Methods

As shown in Figure 1, the research consists of five main steps: the curation of perovskite amines database, the two-level classifications of perovskite amines, the chemical informatics and machine learning computations, the search for toxicity data, and the visualization of Amine Atlas.
Curation of perovskite amines database. The amines corresponding to the perovskite ammonium cations mentioned in recently published reviews6,24 and database25are sorted into the “existing perovskite amines” list (e.g., ethylamine corresponds to ethyl ammonium). This list is the basis of the perovskite amines database. Next, the database is further expanded by including “potential perovskite amines”, which have similar structures to existing amines. The PubChem similar structure search is performed on each existing perovskite amine, and the similarity threshold is 95%. By removing ions, non-amines, and existing structures in the database, the amines in the search results are further screened. In addition, these amines must have been tested by at least one activity assay in PubChem BioAssay database23,26 in order to be included as potential perovskite amines. The above search and filtering steps are completed by our programming tool based on the open-source Python packages PubChemPy (https://pubchempy.readthedocs.io/en/latest/) and RDKit (https://www.rdkit.org/docs/api-docs.html). In the final database, each amine has its PubChem Compound ID (CID), name, SMILES, and a list of its corresponding PubChem Bioassay ID (AID). The CID and name of their corresponding ammonium cations are also included.
Two-level classification. The amines are first classified according to their aromaticity and the position of their amine group (e.g. on aromatic ring, directly attached to the aromatic ring, or on the alkyl substituent of the aromatic ring). Further subclass classifications are established based on more detailed structures such as functional groups and linearity of alkyl chains). The identification of functional groups and chemical fragments is achieved through our RDKit-based programming tool (provided in supplementary material). It is worth noting that the purpose of classification here is not to establish a new standard of amine classification but to distinguish the amines in our database as much as possible.

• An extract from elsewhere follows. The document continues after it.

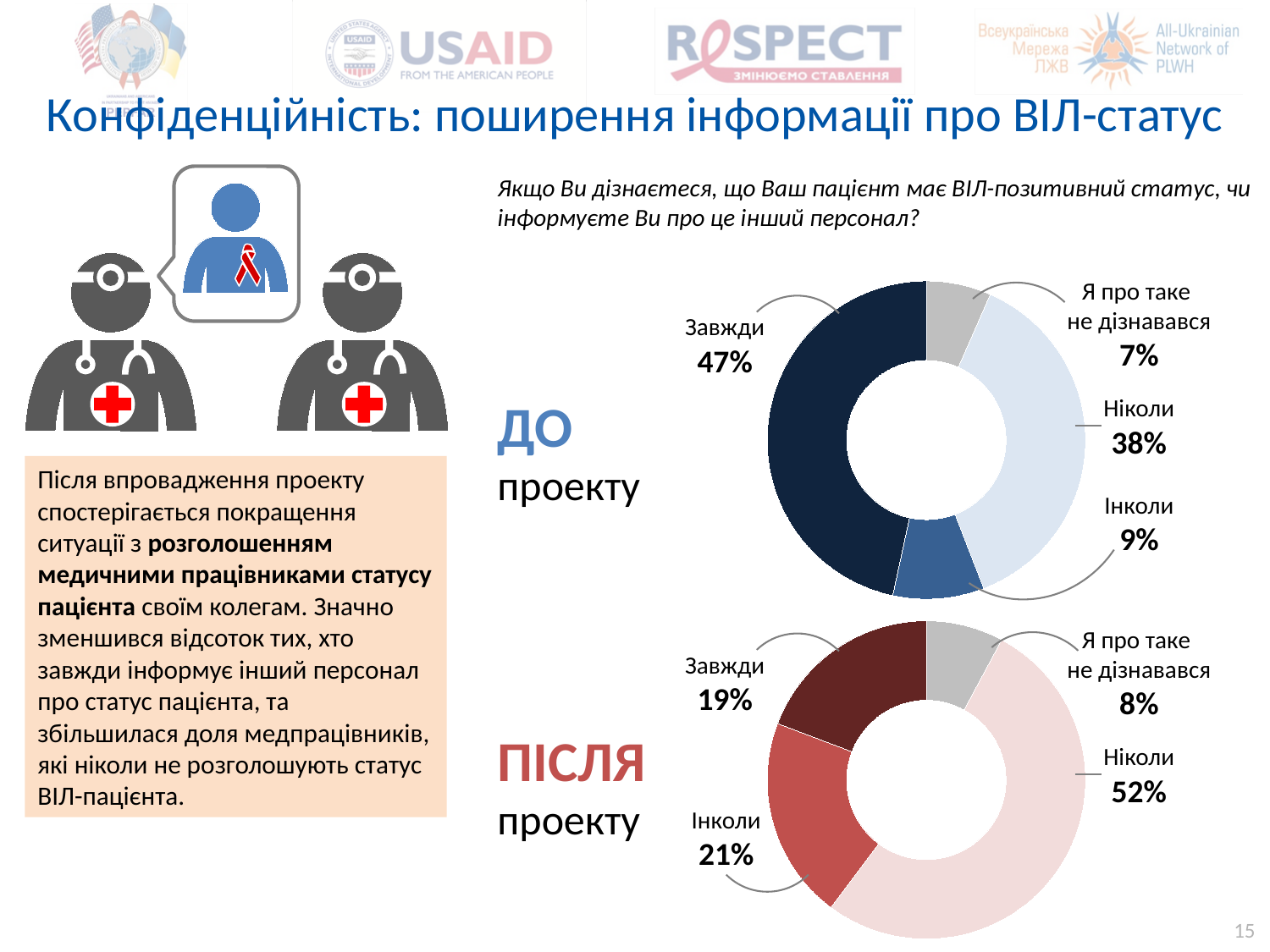
In the "ПІСЛЯ проекту" chart, what is the value for "Ніколи"? 52% In the "ПІСЛЯ проекту" chart, which is larger: "Інколи" or "Завжди"? Інколи What type of chart is used for "ПІСЛЯ проекту"? Donut (pie) chart How many charts are shown on the slide? 2 How many categories does the "ДО проекту" chart show? 4 In the "ПІСЛЯ проекту" chart, what is the value for "Я про таке не дізнавався"? 8% In the "ДО проекту" chart, what is the value for "Завжди"? 47% In the "ПІСЛЯ проекту" chart, what is the combined share of "Інколи" and "Завжди"? 40% What is the difference between the "Завжди" value in the "ДО проекту" chart and the "Завжди" value in the "ПІСЛЯ проекту" chart? 28% In the "ПІСЛЯ проекту" chart, which category has the smallest share? Я про таке не дізнавався In the "ДО проекту" chart, which category has the largest share? Завжди In the "ДО проекту" chart, what is the value for "Інколи"? 9%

Chemical informatics and machine learning computations. The MHFP6 fingerprint27 is calculated for each perovskite amine molecule using the open-source Python package MHFP (https://github.com/reymond-group/mhfp). The dimensionality of the fingerprint is then reduced by Uniform Manifold Approximation and Projection (UMAP)28 with the open-source Python package UMAP (https://umap-learn.readthedocs.io/en/latest/index.html). The parameters of these two tools, including the number of permutations of MHFP and the number of neighborhoods and the minimum distance of UMAP, are optimized for the clustering of different amine classes and subclasses. The data processing steps during the computations are achieved with the open-source Python packages Pandas (https://pandas.pydata.org/docs/) and Scikit-learn29. The code for the computations is provided in the supplementary material.
Search for toxicity data. The detailed information of all the bioassays with AID recorded in our perovskite amines database is retrieved from PubChem Bioassay Database23,26 using our PubChemPy-based programming tool. Only the bioassays with more than one perovskite amine showing “active” are kept. In addition, the bioassays showing bioactivity other than toxicity are eliminated. Finally, a table of PubChem Bioassays with their AID, number of perovskite amines tested as active, and assay name is obtained.
Visualization of Amine Atlas. The Amine Atlas is visualized using Plotly, a Python open-source graphing library (https://plotly.com/python/). The Amine Atlas can be viewed with or without amine toxicity data. In Amine Atlas, each data point represents an amine—UMAP calculation results are used as the two-dimensional coordinates of the data point, and the classification results or the hit ratio of the compound is displayed in the color of the data point. The detailed information of the corresponding compounds of the data point is displayed in the hover data tab, such as CID, SMILES, type (existing or potential), and classifications. All Amine Atlas shown in the following sections have corresponding interactive versions in the supplementary material.